Voters are feeling more positive about the Democratic Party than about the Republicans as the GOP prepares to hand over control of Congress in January, according to a new NPR poll. And with his approval rating remaining low, President Bush will find it tough to keep Republican lawmakers on his side, the numbers suggest.
Democrat Stan Greenberg and Republican Glen Bolger conducted the survey of likely voters. They found that unlike some previous elections, the 2006 midterms were not a release valve. In other words, according to Bolger, voters are still angry, mostly at Republicans.
Sometimes when voters get the result they want in an election, they feel better about the country. But the survey showed that although the number of voters who believe the country is on the wrong track stayed the same as before the election, the number of voters who think the country is on the right track dropped.
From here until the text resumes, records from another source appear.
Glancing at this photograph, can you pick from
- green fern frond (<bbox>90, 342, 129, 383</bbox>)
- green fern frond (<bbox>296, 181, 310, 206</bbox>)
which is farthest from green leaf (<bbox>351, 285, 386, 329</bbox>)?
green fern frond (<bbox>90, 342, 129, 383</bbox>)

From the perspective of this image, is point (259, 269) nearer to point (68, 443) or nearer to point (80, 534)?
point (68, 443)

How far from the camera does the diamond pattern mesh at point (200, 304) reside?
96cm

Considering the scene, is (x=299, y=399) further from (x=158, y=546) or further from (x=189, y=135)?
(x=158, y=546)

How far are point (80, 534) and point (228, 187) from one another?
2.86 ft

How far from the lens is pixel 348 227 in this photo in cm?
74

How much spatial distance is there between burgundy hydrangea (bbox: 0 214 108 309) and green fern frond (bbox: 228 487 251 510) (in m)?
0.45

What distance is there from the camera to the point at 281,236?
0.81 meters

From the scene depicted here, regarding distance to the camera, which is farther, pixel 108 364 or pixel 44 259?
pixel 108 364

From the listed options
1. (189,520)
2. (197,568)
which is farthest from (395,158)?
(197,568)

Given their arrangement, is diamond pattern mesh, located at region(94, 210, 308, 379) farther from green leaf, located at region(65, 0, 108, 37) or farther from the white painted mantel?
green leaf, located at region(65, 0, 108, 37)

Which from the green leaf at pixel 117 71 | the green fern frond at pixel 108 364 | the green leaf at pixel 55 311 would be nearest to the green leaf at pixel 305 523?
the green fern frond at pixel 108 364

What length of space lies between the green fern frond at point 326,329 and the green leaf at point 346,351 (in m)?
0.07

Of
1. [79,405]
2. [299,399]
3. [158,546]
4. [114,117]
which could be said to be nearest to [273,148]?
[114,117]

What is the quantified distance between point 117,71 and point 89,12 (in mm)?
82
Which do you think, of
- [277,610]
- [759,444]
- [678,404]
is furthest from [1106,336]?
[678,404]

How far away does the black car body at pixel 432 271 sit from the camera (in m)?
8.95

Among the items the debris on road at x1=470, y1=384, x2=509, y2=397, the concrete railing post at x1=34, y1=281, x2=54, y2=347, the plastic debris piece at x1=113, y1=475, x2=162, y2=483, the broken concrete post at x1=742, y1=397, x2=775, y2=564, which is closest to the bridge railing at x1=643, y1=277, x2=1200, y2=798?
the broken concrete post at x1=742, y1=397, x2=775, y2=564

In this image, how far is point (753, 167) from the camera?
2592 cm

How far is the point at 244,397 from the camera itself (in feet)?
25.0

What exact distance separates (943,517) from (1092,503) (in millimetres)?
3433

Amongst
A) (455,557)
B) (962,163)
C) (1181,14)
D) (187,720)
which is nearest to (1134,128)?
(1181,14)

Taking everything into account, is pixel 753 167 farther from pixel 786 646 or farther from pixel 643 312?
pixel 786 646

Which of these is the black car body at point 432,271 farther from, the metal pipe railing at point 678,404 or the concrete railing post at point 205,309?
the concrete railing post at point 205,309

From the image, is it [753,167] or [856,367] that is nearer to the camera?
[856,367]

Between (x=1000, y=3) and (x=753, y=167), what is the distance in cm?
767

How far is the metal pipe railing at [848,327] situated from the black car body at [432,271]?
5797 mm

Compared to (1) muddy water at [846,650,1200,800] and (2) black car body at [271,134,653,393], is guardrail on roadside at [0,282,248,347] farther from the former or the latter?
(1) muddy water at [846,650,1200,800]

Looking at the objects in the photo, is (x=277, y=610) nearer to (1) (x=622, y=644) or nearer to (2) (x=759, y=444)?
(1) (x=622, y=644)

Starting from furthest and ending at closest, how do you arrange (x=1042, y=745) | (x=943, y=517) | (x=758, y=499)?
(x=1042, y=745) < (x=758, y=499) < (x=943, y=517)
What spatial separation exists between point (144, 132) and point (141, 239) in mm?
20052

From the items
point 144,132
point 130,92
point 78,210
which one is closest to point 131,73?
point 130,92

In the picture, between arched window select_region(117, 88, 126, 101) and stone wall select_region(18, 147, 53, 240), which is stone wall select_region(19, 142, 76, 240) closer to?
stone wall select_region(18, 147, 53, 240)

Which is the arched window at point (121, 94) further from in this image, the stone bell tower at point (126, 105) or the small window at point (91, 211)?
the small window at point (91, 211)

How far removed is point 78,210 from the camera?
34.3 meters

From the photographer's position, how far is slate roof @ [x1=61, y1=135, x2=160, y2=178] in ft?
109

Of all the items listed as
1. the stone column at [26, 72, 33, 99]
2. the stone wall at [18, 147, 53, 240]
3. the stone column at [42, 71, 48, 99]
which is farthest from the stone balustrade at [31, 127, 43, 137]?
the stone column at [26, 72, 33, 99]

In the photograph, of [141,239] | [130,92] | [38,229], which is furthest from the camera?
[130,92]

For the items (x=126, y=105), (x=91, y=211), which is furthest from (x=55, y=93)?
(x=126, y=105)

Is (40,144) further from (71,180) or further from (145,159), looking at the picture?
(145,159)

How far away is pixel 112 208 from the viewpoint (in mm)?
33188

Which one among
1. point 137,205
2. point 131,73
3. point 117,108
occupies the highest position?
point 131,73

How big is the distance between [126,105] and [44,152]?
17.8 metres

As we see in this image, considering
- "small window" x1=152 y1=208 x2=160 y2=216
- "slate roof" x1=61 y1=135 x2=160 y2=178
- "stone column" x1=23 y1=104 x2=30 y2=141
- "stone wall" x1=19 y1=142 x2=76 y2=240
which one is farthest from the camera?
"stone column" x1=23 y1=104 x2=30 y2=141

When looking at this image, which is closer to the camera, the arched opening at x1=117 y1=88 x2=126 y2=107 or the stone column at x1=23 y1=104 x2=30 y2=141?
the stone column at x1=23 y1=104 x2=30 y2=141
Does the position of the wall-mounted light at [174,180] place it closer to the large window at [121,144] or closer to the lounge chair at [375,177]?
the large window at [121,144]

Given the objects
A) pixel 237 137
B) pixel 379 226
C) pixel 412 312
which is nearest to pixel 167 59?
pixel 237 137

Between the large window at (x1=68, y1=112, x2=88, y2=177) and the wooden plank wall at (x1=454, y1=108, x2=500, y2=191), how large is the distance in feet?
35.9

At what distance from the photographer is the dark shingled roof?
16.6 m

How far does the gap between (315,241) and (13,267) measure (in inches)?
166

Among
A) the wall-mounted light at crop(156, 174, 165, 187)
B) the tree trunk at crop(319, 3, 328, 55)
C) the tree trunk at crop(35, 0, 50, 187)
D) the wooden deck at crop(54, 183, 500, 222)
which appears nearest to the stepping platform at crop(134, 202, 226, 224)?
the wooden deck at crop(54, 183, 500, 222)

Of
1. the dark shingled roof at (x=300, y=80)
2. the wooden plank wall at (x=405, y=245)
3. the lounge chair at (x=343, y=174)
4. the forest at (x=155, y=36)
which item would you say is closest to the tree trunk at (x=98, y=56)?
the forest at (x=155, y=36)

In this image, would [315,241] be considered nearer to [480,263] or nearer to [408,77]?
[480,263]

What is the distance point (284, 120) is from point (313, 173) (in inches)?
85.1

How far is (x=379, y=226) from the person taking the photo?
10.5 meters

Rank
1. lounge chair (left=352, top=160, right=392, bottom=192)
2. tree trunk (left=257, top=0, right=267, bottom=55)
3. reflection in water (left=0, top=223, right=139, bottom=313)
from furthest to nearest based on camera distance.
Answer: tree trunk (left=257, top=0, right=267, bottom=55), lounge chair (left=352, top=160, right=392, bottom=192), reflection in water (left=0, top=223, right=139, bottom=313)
And while President Bush's approval rating is still around 40 percent, Bolger points out that the president's strong approval is at 17 percent, and his strong disapproval rating is at 45 percent. That suggests that the president will be facing an increasingly difficult challenge keeping Republican members of Congress on his side.
Even before last month's election, many Republicans were starting to break with the president; now they will be under even more pressure to do so.
Bolger and Greenberg asked voters a "thermometer question" — to measure how warm or cool they were toward the parties. For the first time in many years, the Democrats' rating on a scale of 1 to 100 was 53; the Republicans scored 44. Greenberg points out that this gives Democrats an opportunity, but not a free pass. Bolger says Republicans are still in a hole and must claw their way back into the trust of the public.